Millions of citizens are struggling to make ends meet, making the prospect of quick profits via an investment scheme more attractive. However, it’s vital to always approach any investment opportunity with a clear and critical mind before signing on the dotted line. 

  • Always be sceptical. Individuals and organisations often try and make their investment scheme seem more profitable than any other. Be especially wary of higher-than-average interest rates. While a higher return seems promising, it’s important to compare it with the market average.
  • Take your time. Before you agree to paying over a single cent, ask for some time to do research. A legitimate individual or organisation will be more than happy to give you time to think things over. Don’t allow anyone to rush you into making a decision.
  • Research the scheme. A simple online search could save you money. Check out the company’s website and social media profiles, read through various reviews and reach out to individuals on social media to get a better idea of how reliable a scheme is.

** The company or individual’s website is not enough to base a decision on.
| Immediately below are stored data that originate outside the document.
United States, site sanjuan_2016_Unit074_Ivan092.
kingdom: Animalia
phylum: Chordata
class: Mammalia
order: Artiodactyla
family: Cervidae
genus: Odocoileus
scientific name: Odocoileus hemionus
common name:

Some dubious investment websites will show seemingly real trades when they are, in fact, fake.

  • Unsolicited offers should be met with caution. Above-board investment schemes will very rarely reach out to members of the public directly. Approach any direct offers with a decent level of suspicion. If they claim to represent a well-known company, reach out to the company directly to verify the person’s claim.
  • Verify the organisation/individual is registered. In most cases, a person or organisation offering financial services must be registered as a Financial Services Provider (FSP) and be able to provide a licence and registration number when asked.

** How to verify whether a person or organisation is a registered FSP: You can access the Financial Sector Conduct Authority’s (FSCA) Authorised Financial Services Provider database at no cost.

  • Check the books. Before investing in a scheme, you are entitled to go through the scheme’s financial statements. Take your time to go through the various figures, scrutinise the numbers and ask questions. If you don’t know how to interpret financial statements, reach out to someone you trust to help you make sense of the documents.
  • Understand what you’re investing in. Investors are often overwhelmed with industry jargon. Make sure you know exactly how the scheme works and how your money will be invested.

If you suspect an investment scheme is operating wrongfully or illegally, you can report the scheme and its representatives to the FSCA.